THE TASK:
Return the lines of the data below starting at the one holding "Nissan Hardbody Mag" and ending at the one holding "Cottage cheese bowl", word for word, leaving every picture out.

EXTRACTED DATA:
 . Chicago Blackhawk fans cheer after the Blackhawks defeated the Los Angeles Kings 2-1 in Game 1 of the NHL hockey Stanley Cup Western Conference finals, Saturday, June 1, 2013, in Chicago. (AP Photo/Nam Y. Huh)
* * *
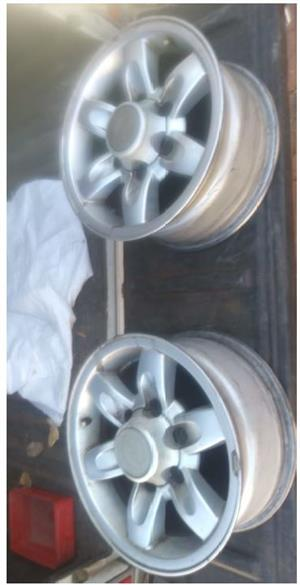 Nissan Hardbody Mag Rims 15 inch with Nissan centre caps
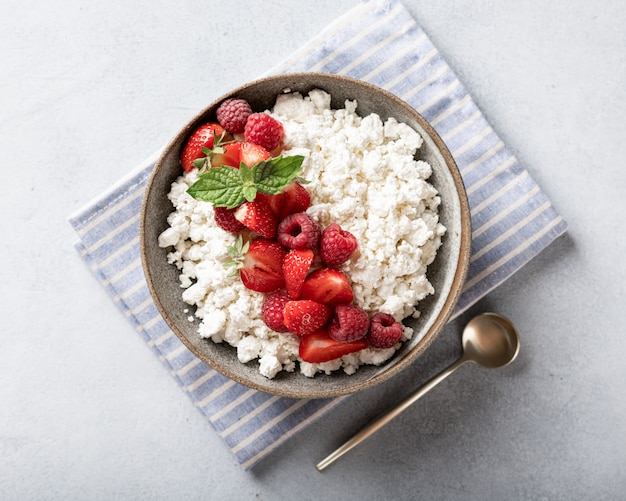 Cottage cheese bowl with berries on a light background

ANSWER FOR THE TASK:
 Nissan Hardbody Mag Rims 15 inch with Nissan centre caps
 Cottage cheese bowl with berries on a light background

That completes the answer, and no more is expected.